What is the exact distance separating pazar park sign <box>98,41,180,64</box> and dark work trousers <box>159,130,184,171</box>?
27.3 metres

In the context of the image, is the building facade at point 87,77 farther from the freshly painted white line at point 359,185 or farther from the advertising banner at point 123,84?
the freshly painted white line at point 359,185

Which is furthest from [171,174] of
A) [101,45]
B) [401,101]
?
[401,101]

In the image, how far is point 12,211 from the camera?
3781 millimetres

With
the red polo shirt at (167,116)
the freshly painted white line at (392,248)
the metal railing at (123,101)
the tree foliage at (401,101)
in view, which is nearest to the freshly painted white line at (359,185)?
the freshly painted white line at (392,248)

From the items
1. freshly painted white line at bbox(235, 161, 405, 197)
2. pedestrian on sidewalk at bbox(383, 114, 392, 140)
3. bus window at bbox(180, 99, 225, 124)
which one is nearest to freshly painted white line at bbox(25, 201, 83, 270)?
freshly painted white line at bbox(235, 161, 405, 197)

# Requirement
Reproduce every one of the lines above verbatim, with the same wording, punctuation, line breaks and blank lines.

# Output below
What is the exact distance separating pazar park sign <box>98,41,180,64</box> and dark work trousers <box>159,130,184,171</box>?
27.3 metres

In the context of the image, is the building facade at point 87,77 farther from the freshly painted white line at point 359,185 or farther from the advertising banner at point 123,84?
the freshly painted white line at point 359,185

Which is furthest from [171,174] of
A) [101,45]
B) [401,101]
?
[401,101]

In the image, how far is point 12,211 from the camera?
3781 millimetres

With
the red polo shirt at (167,116)
the freshly painted white line at (392,248)
the metal railing at (123,101)
the tree foliage at (401,101)
in view, which is nearest to the freshly painted white line at (359,185)?
the freshly painted white line at (392,248)

From the items
1. freshly painted white line at bbox(235, 161, 405, 197)
2. pedestrian on sidewalk at bbox(383, 114, 392, 140)
3. bus window at bbox(180, 99, 225, 124)
which one is nearest to freshly painted white line at bbox(25, 201, 83, 270)?
freshly painted white line at bbox(235, 161, 405, 197)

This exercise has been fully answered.